I've usually seen my guitar as a tool with a function. It is best used for Christian worship songs and  for "leading people into the presence of God". But what if my guitar isn't meant to be used at all? What if it is simply meant to be played?

In one sense, music serves no purpose. Music doesn't do anything. It doesn't function. But it delights. When it is played well it is enjoyed, for nothing less or more than enjoyment's sake. There's no reason to enjoy it, except maybe our God-given desire for what is beautiful and good and delightful.

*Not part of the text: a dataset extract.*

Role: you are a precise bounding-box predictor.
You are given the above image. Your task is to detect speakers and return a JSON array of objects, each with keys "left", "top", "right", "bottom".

It is popular opinion today that the chief questions being answered in the Genesis creation accounts are Who? and Why? This is certainly true of the first, but the second question is never actually answered. "In the beginning God created...", we are told, but the ultimate why? remains a mystery. Christians love to tell the world and each other that we have meaning and purpose, but perhaps what is closer to the truth is that there is no purpose at all. We don't need to be here. Nothing needs to be here. But therein lies the gospel: God does not need the world; He loves it. Terry Eagleton puts it like this:

God the creator is not a celestial engineer at work on a superbly rational design that will impress his research grant body no end, but an artist, and an aesthete to boot, who made the world with no functional end in view but simply for the love and delight of it.

Creation is, at heart, relational. Creator created creation for his own enjoyment, and to share in that enjoyment with the ones he created. It is only in this context that words like "purpose" and "function" can be properly understood.

John Piper might call this "Christian hedonism", with his mantra being "The chief end of man is to glorify God by enjoying him forever." I would adjust this by adding another dimension - the gifts of God are to be enjoyed too. Not in isolation, of course, but always in relation to the Giver who delights in giving good gifts to his children. And when these gifts are properly enjoyed, when they are not "used" for our own ends but merely played as well as we can play them, then also is God glorified, and in that moment God's pleasure is felt.